- Developer: S.S. 64 Games
- Designer: Ian Sundstrom
- Composer: Elie Abraham
- Platforms: Android, iOS, Microsoft Windows, macOS, Linux
- Release: March 18, 2015
- Genres: Board game, puzzle game
- Modes: Single-player, Multiplayer

= Sature =

Sature is a mobile platform video game by game development team S.S. 64 Games.

== Gameplay ==
Sature is a board game of color. The game always pits one player playing against another (or against a computer). Your objective is to darken and dull out your opponent's colors and end the game with the brighter overall colors. Each player begins the game with a number of hexagonal pieces each with a different color and random number of outward-pointing arrows. Each turn, a colored piece is placed on the board. If a piece is placed on a space with one of the piece's arrows pointing at a previously placed piece, then the piece being pointed at will change color (and already placed pieces with arrows facing in the correct position will "retaliate" against the piece just played).

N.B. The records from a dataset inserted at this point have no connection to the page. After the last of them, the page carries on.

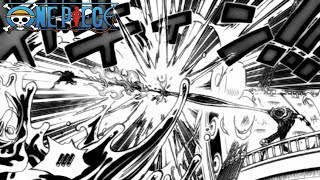 One Piece ワンピース Chapter 877 Live Reaction - Good Riddance?!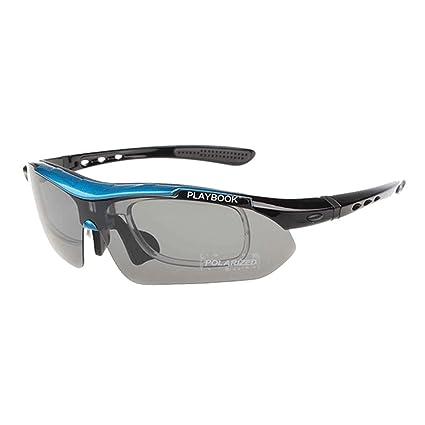 Sombrillas deportivas Gafas de sol de los deportes polarizados de los hombres con 5pcs lentes intercambiables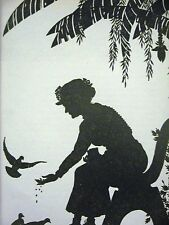 Don Blanding 1948 FEEDING BIRDS IN PARK Print Matted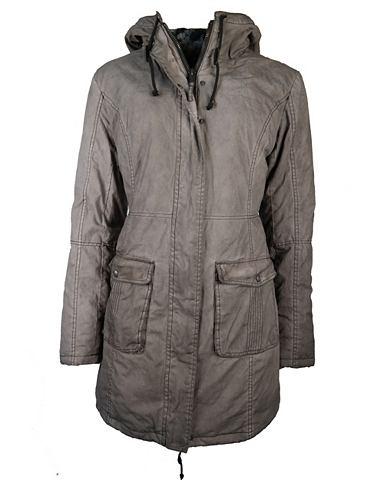 Пальто для die kältere Jahreszeit...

When "attacked," a piece will darken. The greater the color difference between the interacting pieces, the more attacked pieces will darken. A slider at the bottom of the screen indicates which player has the overall brightest colors and is thus winning. There is also a color wheel players can consult at any point during gameplay when strategizing.

=== Special Pieces ===
- Grayscale – The grayscale piece does not have a hue, but will always mix as if it had a hue on the opposite side of the wheel. It still weakens as it gets darker.
- Bomb – The bomb piece counts down every turn until it explodes, blackening any piece its arrows face. The bomb piece is unaffected by other pieces.
- Healing – The healing piece will brighten the pieces that its arrows point at. The healing piece is unaffected by other pieces.
- Split – The split piece is divided into two halves with different colors. While the piece has two separate hues, they share the same brightness.
- Wall – The wall piece will function exactly as any of the other walls that were generated at the start of the match.

== Reception ==
Soon after release, Sature was listed as one of The Best New iOS Games on Mac|Life and was on CNET's list of Best Mobile Games of March 2015. Within a couple weeks of release, Sature was a feature in Apple's App Store's Best New Games list in the United States. It has generated a series of reviews and has been described as a chess-like game. Others have likened it to Final Fantasy VIII's Triple Triad. A soundtrack of the game's music entitled Sature Original Soundtrack is also available for download.